Annissa Wulan diperbarui 22 Apr 2022, 21:30 WIB

Fimela.com, Jakarta Kandungan dalam produk skincare memang sedikit menantang untuk dipahami, mana yang boleh digunakan bersamaan, mana yang sebaiknya dihindari, mana yang seharusnya digunakan bergantian. Apa kamu juga masih sering bingung, Sahabat FIMELA?

Hyaluronic acid dan retinol adalah dua kandungan yang cukup kontroversial, karena keduanya merupakan kandungan ikonis. Tapi, benarkah hyaluronic acid dan retinol tidak boleh digunakan bersamaan?

Sebelum menjawab ini, mari pahami terlebih dahulu apa itu hyaluronic acid. Hyaluronic acid adalah bahan pelembap untuk kulit, yang berfungsi mengurangi munculnya kerutan, mengisi kembali kelembapan sel, dan mempercepat penyembuhan luka, seperti dilansir dari byrdie.com.

Hyaluronic acid adalah molekul gula yang terjadi secara alami di kulit dan membantu mengikat air ke kolagen, yang pada gilirannya menjebaknya di kulit, yang akhirnya meningkatkan hidrasi. Hidrasi sendiri memberikan kulit kekenyalan, efek bercahaya, dan umumnya, hyaluronic acid aman digunakan untuk semua jenis kulit.

 

 

What's On Fimela
2 dari 3 halaman

Sedangkan, apa itu retinol?

Bolehkah retinol digunakan bersamaan dengan hyaluronic acid? Jawabannya, bisa.

Retinol adalah antioksidan yang bisa meningkatkan pergantian sel, meningkatkan produksi kolagen, dan mengatur produksi minyak. Sejak lama, retinol diandalkan untuk mengatasi masalah tekstur kulit, jerawat, dan tanda-tanda penuaan.

Sayangnya, retinol juga memiliki beberapa efek samping serius dan potensi yang intens, serta berkepanjangan untuk kulit. Lantas, bolehkah kedua kandungan ini digunakan secara bersamaan?

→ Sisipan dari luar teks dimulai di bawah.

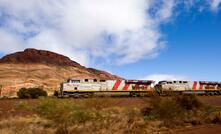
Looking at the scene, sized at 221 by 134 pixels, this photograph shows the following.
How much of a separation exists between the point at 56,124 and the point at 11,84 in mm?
98724

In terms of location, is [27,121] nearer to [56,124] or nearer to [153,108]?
[56,124]

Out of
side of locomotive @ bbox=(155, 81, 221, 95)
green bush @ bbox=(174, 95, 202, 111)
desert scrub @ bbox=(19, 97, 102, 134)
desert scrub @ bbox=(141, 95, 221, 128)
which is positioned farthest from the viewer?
side of locomotive @ bbox=(155, 81, 221, 95)

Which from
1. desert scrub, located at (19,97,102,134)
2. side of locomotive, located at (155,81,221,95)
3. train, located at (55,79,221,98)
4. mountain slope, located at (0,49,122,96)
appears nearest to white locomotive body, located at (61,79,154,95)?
train, located at (55,79,221,98)

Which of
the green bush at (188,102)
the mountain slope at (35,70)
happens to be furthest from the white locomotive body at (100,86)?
the mountain slope at (35,70)

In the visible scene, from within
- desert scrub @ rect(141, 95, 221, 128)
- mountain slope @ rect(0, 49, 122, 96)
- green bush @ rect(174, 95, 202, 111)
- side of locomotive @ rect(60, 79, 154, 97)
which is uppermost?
mountain slope @ rect(0, 49, 122, 96)

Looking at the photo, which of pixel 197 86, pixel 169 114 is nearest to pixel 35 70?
pixel 197 86

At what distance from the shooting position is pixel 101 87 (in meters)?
53.2

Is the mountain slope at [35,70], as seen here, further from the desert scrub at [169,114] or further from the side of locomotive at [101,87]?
the desert scrub at [169,114]

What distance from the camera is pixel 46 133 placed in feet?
61.3

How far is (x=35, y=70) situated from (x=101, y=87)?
8613 cm

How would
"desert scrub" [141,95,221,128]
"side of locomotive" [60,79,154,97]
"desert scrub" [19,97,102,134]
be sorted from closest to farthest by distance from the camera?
"desert scrub" [19,97,102,134] < "desert scrub" [141,95,221,128] < "side of locomotive" [60,79,154,97]

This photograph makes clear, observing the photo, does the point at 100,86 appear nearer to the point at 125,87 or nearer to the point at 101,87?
the point at 101,87

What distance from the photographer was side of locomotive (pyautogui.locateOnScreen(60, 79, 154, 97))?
50500mm

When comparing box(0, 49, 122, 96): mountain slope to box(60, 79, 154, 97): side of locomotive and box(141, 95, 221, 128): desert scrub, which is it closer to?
box(60, 79, 154, 97): side of locomotive
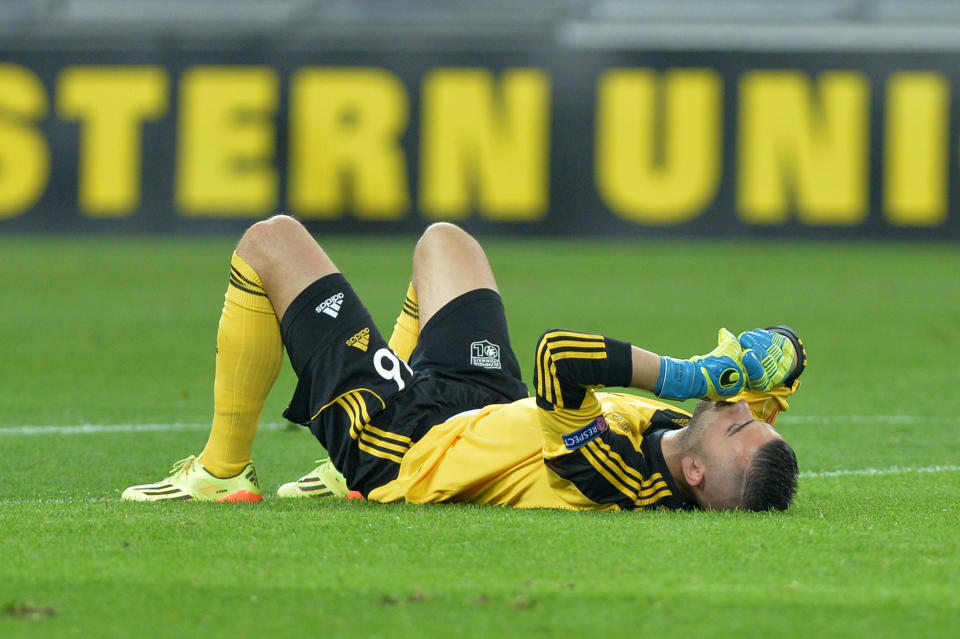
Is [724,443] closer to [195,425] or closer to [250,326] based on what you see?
[250,326]

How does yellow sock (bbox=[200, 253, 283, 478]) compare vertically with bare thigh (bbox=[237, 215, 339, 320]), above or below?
below

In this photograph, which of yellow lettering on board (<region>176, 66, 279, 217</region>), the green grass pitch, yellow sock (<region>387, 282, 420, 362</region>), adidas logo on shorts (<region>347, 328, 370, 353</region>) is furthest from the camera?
yellow lettering on board (<region>176, 66, 279, 217</region>)

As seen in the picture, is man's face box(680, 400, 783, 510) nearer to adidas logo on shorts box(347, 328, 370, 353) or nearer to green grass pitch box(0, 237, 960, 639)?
green grass pitch box(0, 237, 960, 639)

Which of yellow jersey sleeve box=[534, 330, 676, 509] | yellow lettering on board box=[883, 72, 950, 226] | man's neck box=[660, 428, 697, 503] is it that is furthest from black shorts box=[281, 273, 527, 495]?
yellow lettering on board box=[883, 72, 950, 226]

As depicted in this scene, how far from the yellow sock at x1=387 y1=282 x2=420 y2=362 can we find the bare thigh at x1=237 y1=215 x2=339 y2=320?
59 centimetres

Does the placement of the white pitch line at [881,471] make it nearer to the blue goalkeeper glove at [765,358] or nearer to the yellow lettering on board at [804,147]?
the blue goalkeeper glove at [765,358]

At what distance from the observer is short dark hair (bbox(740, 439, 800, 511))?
4191 mm

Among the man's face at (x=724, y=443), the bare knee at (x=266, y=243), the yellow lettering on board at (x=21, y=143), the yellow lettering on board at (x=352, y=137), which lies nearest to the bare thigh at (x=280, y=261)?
the bare knee at (x=266, y=243)

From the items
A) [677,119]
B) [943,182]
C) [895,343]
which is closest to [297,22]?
[677,119]

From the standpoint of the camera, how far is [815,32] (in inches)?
672

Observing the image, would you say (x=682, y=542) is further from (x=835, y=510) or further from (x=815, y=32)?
(x=815, y=32)

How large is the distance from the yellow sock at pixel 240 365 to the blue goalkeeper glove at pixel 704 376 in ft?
4.59

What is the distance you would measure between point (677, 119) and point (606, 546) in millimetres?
13473

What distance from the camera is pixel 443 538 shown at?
3855 millimetres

Saat digunakan bersamaan, kedua kandungan ini akan menyeimbangkan satu sama lain, tanpa mengorbankan apapun. Bersama-sama, keduanya memiliki efek yang sinergis, membuat masing-masing lebih mudah untuk bekerja secara efektif.

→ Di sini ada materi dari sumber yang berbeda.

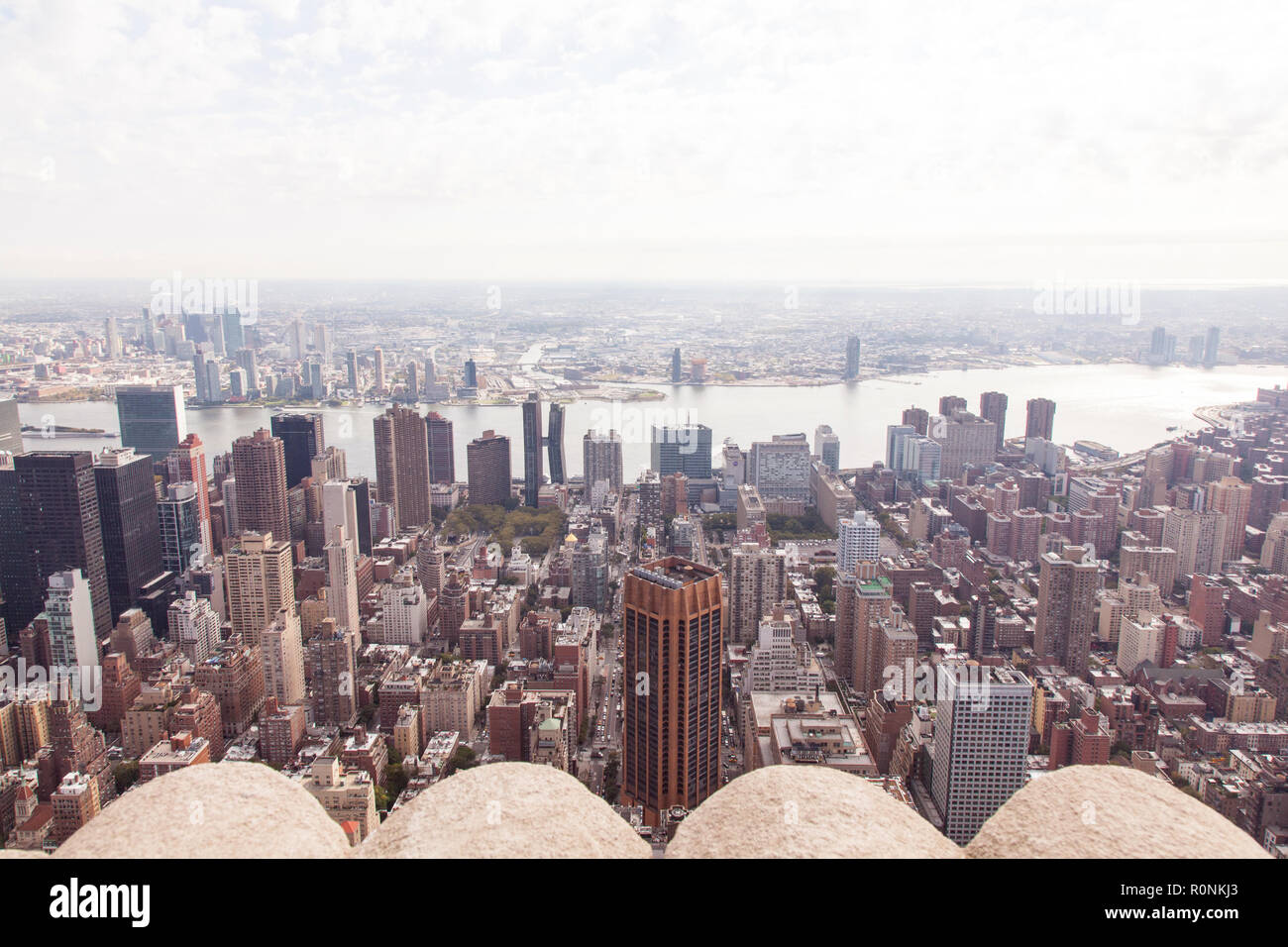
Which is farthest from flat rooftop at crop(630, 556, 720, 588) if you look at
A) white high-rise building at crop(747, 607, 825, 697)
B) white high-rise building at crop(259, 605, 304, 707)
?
white high-rise building at crop(259, 605, 304, 707)

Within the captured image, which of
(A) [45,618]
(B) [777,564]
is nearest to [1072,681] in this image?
(B) [777,564]

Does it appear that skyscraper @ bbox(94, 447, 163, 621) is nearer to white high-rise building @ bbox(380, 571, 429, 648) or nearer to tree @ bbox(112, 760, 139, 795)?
white high-rise building @ bbox(380, 571, 429, 648)

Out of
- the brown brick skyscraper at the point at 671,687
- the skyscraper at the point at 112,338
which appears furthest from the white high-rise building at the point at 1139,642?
the skyscraper at the point at 112,338

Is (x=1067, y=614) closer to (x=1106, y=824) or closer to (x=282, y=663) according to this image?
(x=282, y=663)

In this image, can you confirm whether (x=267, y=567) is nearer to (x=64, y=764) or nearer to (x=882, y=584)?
(x=64, y=764)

Hyaluronic acid membantu menjaga retinol, meningkatkan permeabilitas kulit, sehingga ketika digabungkan, kedua kandungan ini bisa membuat kulit lebih bersih, halus, dan lebih terhidrasi, sekaligus lembap. Potensi efek sampingnya cukup tinggi dengan retinol dan sangat rendah dengan hyaluronic acid.

3 dari 3 halaman

Kemungkinan iritasi

Bolehkah retinol digunakan bersamaan dengan hyaluronic acid? Jawabannya, bisa.

Jadi, ya, memang masih ada kemungkinan iritasi, tapi sangat kecil dan kemungkinan besar tidak disebabkan oleh kombinasi retinol dan hyaluronic acid, tapi oleh retinol itu sendiri. Bagaimana cara pemakaian yang tepat?

Kamu harus selalu menggunakan produk dengan hyaluronic acid setelah retinol, jadi gunakan pelembap yang di dalamnya mengandung hyaluronic acid, untuk membantu menjaga rutinitas perawatan kulitmu. Jika retinol yang kamu gunakan diformulasikaan dengan hyaluronic acid di dalamnya, kamu bisa berasumsi bahwa produk tersebut stabil.

Oleskan pelembap atau hyaluronic acid sekitar 30 menit setelah kamu menggunakan retinol, agar meresap terlebih dahulu dengan baik ke dalam kulit. Untuk kamu yang memiliki kulit kering atau sensitif, gunakan serum berkandungan hyaluronic acid terlebih dahulu, sebelum retinol, baru lanjutkan dengan pelembap.